Thursday, September 21, 2006

Musings on an evening drive home

It occurred to me while driving home tonight that my family and friends might think it odd that I haven't had a boyfriend in a while. In fact,I've never really had a long- term boyfriend except Crush and since nobody ever saw me with him or met him he might be considered "not real" by even those closest to me.

It has never bothered me, not having a boyfriend, but I began questioning the reason and here's what I came up with:

I love sex. I don't love being pressured for it when I don't want it. It gets really annoying and I hate feeling the need to make excuses or feeling guilty for being so gosh darn sexy as to always keep my man hot and bothered.

I want sex on my own terms.

HOWEVER, I do not like to initiate sex or to be dominant during sexual occasions. Frankly, weak men make me sick, and any man who lets me dominate him is weak.

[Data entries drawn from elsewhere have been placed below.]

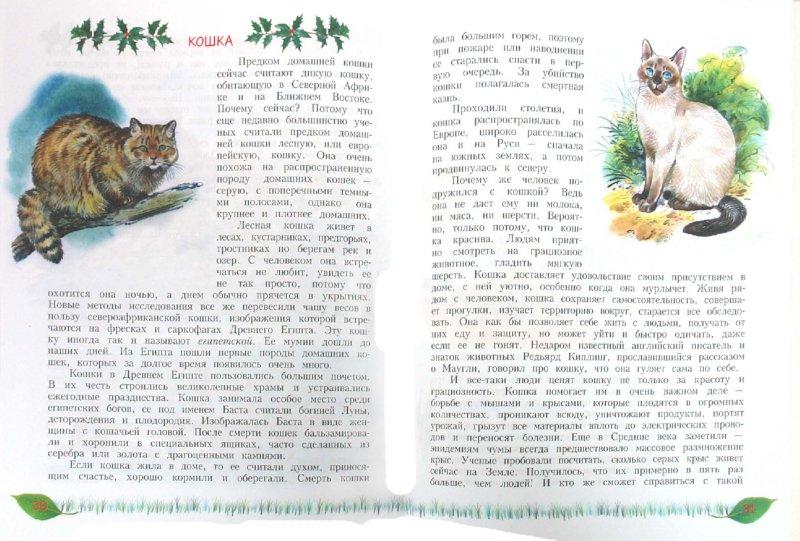 Иллюстрация 1 из 22 для Домашние животные - друзья и помощники человека: книга для чтения детям - Александр Тамбиев | Лабиринт - книги. Источник: Лабиринт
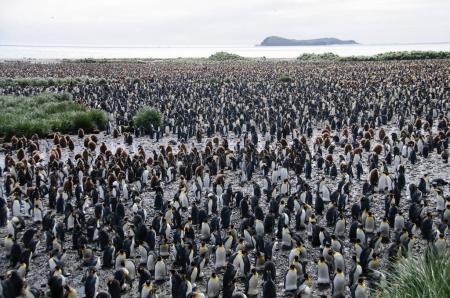 King Penguins en las llanuras de Salisbury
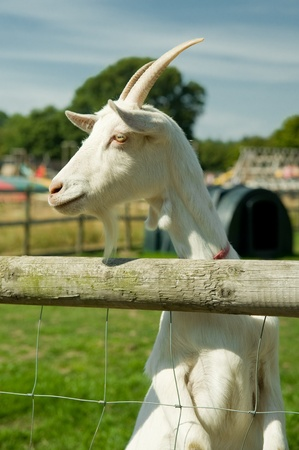 farmyards: farmyard goat looking over its paddock fence Stock Photo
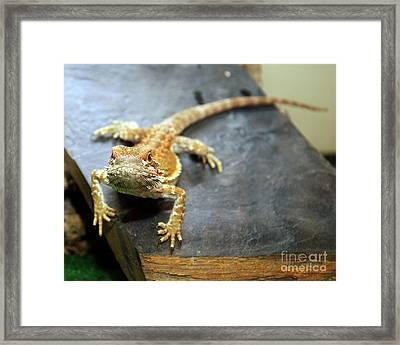 Here Lizard Lizard Framed Print by Andee Design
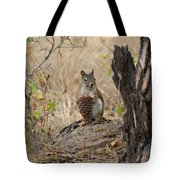 Squirrel And Cone Tote Bag
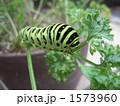 キアゲハ 幼虫 アゲハチョウの写真 1573960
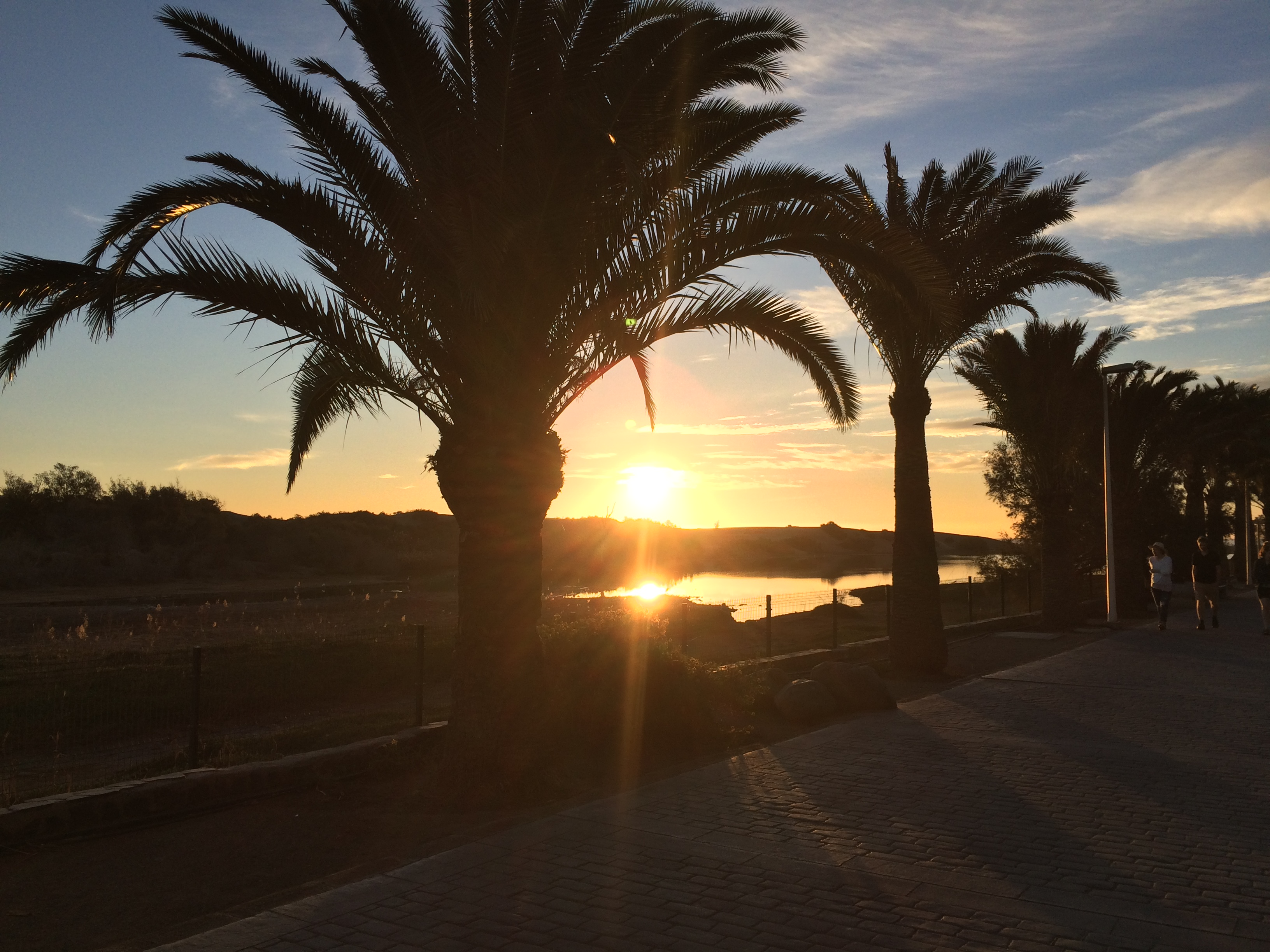 Top 5 things to do in Gran Canaria: Maspalomas Dunes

So you see now that the reason I don't have a boyfriend is that no masculine, strong, sexy, intelligent, witty, rich, traveled, charismatic, man would try to guess when I wanted to have sex and then initiate it. God! Why do I have to be so complicated?

Why can't I be like a regular woman and settle for some regular guy? Why can't I just force myself to enjoy an illiterate buffoon groping me?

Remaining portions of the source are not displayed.